Caitríona Lucas (Née Deely) was the first member of the unit to volunteer for the mission and her husband, Bernard, says that any time the pager went on she responded immediately. “She never refused to help others.”
A native of Ballyvaughan, in north Clare, Caitríona Lucas joined the unit in March 2006 and served there along with her husband and 34 others.
She gave 700 hours of her time every year to the unit, and during her 10 years with it built up many skills and qualifications that underlined her commitment. Climbing instructor, first aid, boat coxswain, leadership in voluntary emergency service, initial response management, search skills instructor, applied suicide intervention training, offshore emergency care and navigation and stability were among the many disciplines she mastered.
She was also a member of the Search and Rescue Dog Association (SARDA). She served as its national secretary for three years, and, along with her husband, responded to call-outs that could last all night, before she would return home to face a day’s work.
She was educated at Ballyvaughan National School and the Mary Immaculate Convent of Mercy Secondary School in Lisdoonvarna. According to her older sister, Bríd, growing up in the Burren gave her "a deep appreciation of wildlife and nature", which was also fostered by her parents Tom and Mary.
She loved the Spring Gentian wildflower and considered it her emblem. Her love of animals continued in her adult years with her involvement in SARDA and the many pet animals around the Lucas home in
At school she showed a talent for art, and went on to study art at Sligo IT. She was considered to have a distinctive style of painting and drawing, particularly when depicting animals.
She later worked at the Aillwee Caves near Ballyvaughan and in retail before becoming a librarian with Clare Co Council 16 years ago.
In her work at Ennistymon, Lisdoonvarna and Corofin libraries, she was able to bring what Liscannor parish priest Fr Denis Crosby told mourners at her funeral Mass was her "playful, creative spirit" to produce popular and special projects for the children who attended the libraries.

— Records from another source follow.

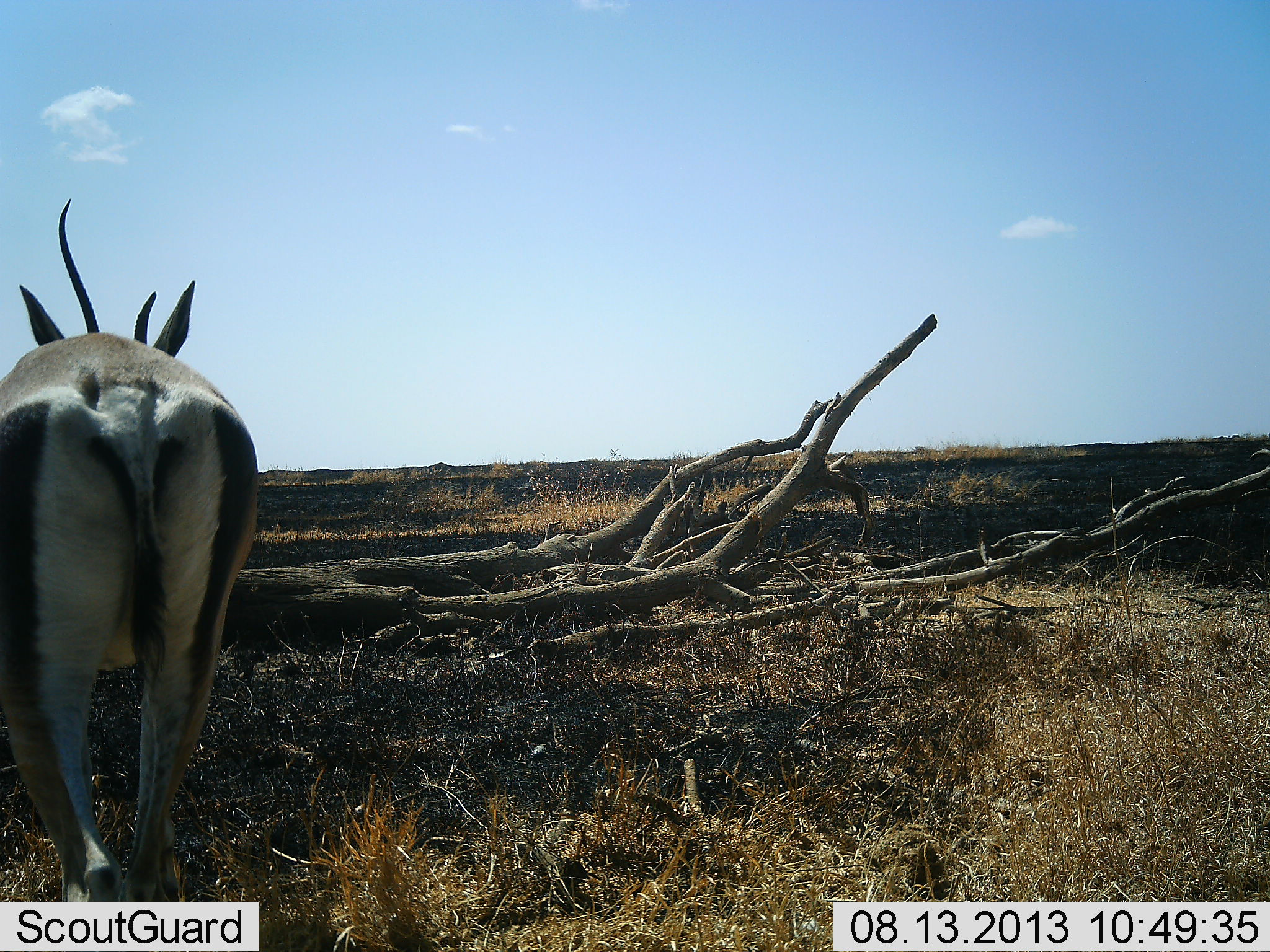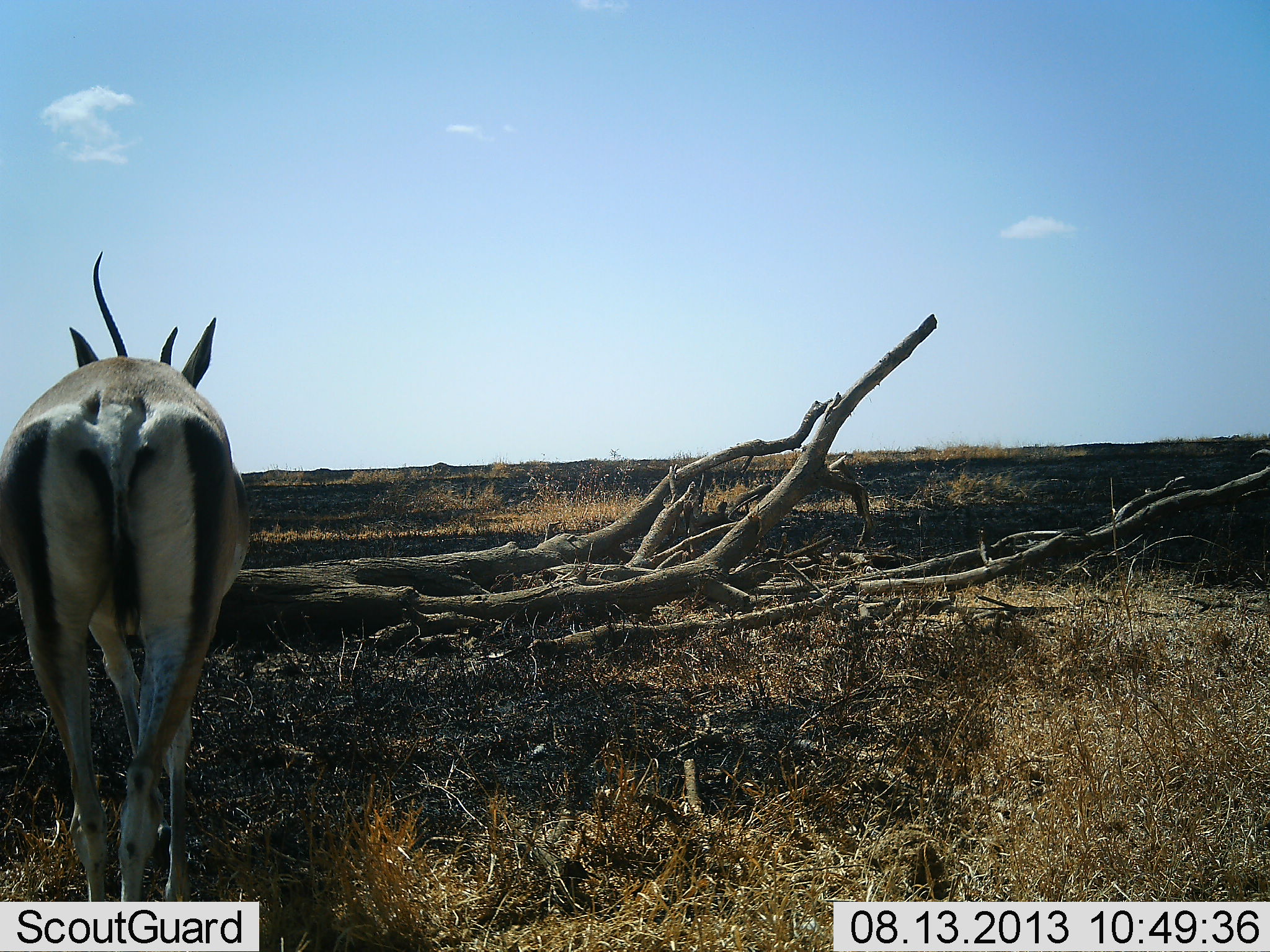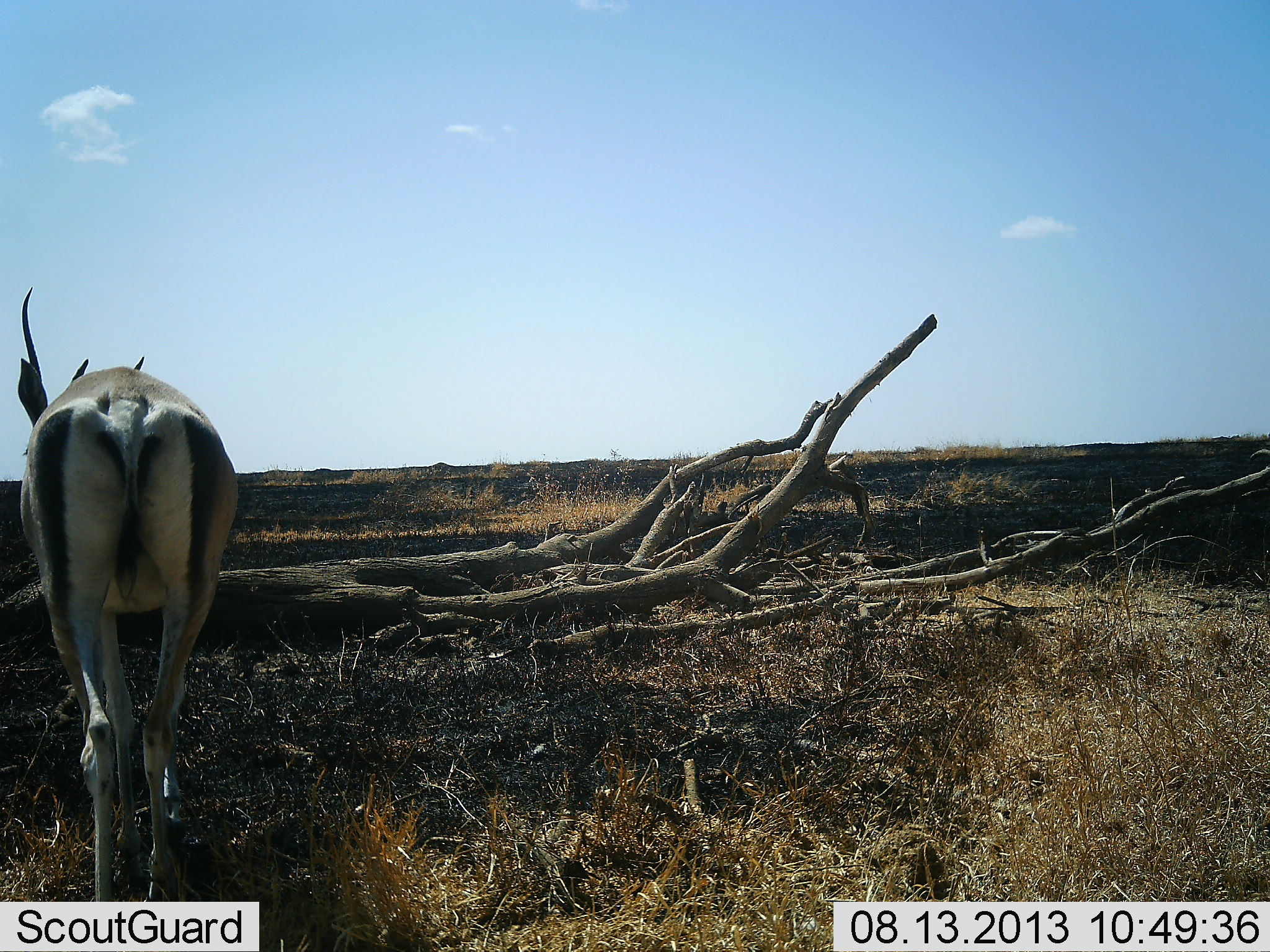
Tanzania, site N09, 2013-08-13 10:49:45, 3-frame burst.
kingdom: Animalia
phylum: Chordata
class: Mammalia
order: Artiodactyla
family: Bovidae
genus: Nanger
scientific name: Nanger granti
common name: grant's gazelle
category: gazellegrants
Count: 1.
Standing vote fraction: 10%.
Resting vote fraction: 0%.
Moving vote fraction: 90%.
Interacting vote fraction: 0%.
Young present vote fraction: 0%.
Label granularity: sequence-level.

Numbers had to be capped for her Lego club there, such was its popularity, while she painted Roald Dahl figures on the windows of Ennistymon library and made figures of Dahl's best known characters for a planned celebration of the Roald Dahl 100th anniversary.

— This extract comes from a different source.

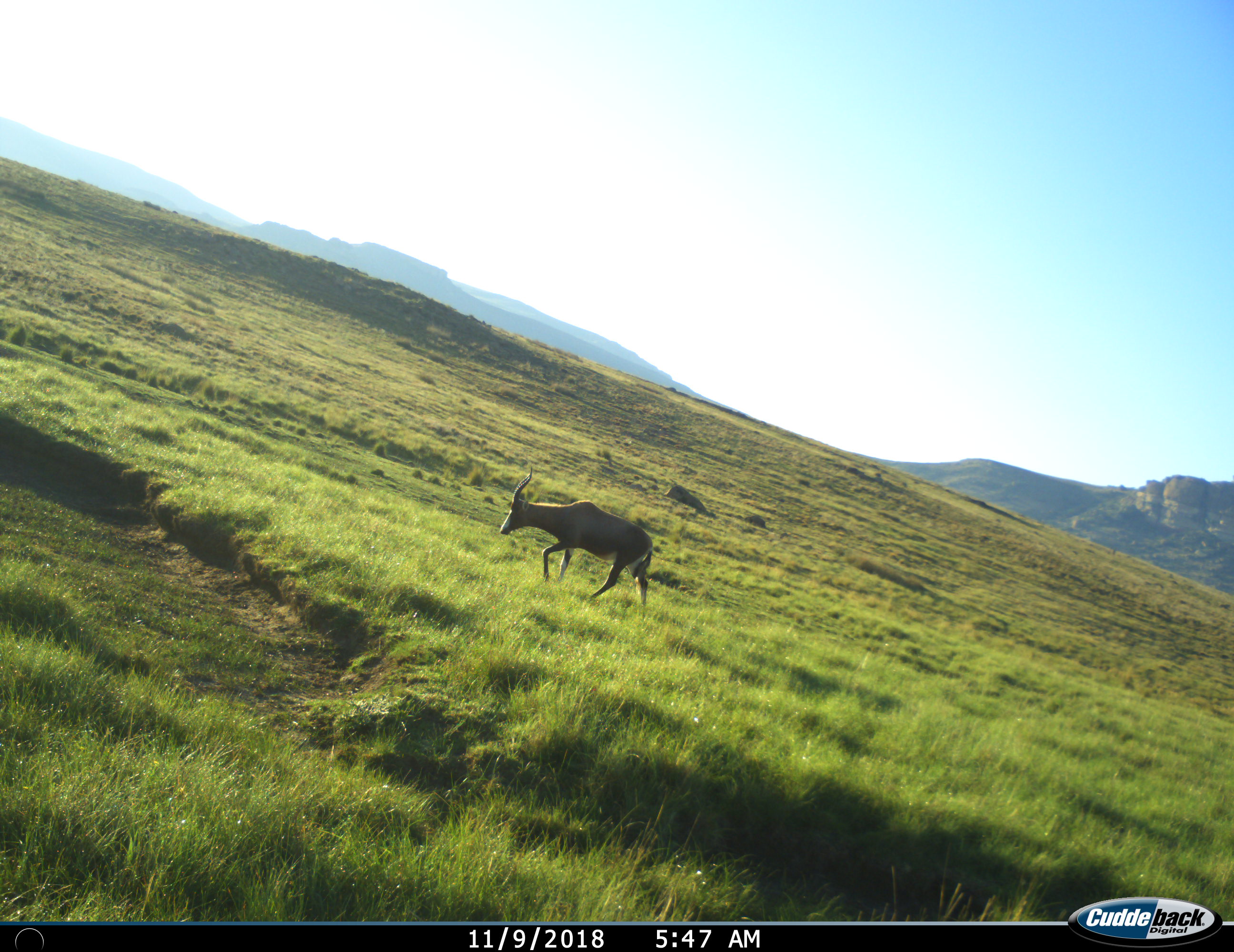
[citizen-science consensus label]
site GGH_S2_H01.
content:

At the library, her work went beyond lending out books and putting on special projects for children. She is remembered for her empathy, understanding and her sympathetic ear for those who visited the library.
She was also able to use her talent for art in her role as education officer with the Doolin Coast Guard unit by making models of the unit’s rescue boats and paintings of the Shannon Coast Guard helicopter and Doolin rescue boat.
At the time of her death, she was studying for a Bachelor of Science in information and library studies in Aberystwyth University, Wales, a course she had been due to finish in 2017.
Along with their shared passion for the rescue service and the Doolin Coast Guard, she and her husband also travelled widely, and had completed the Camino de Santiago walk in
with their children Ben (21) and Emma (17).
Since her death, her life of giving, both through her voluntary work and her work in the local library, has been the subject of glowing tributes both locally and nationally. But her family remember above all her warmth, her laughter, and her generosity as a devoted mother, wife, sister, daughter, neighbour and friend. Her sister Bríd says that family always came first. “Bernard was her soulmate . . . Her children Ben and Emma were her pride and joy. She was mother and friend to them, supporting and guiding them but always allowing them to be their own person and make their own choices.”
Her husband recalls, “No problem or challenge was too big for her to overcome and she always knew what to say to other people to comfort them.”
Caitríona Lucas is survived by her husband Bernard, son Ben and daughter Emma, as well as her parents Tom and Mary, her brothers Pádraig and Colm, and sister Bríd.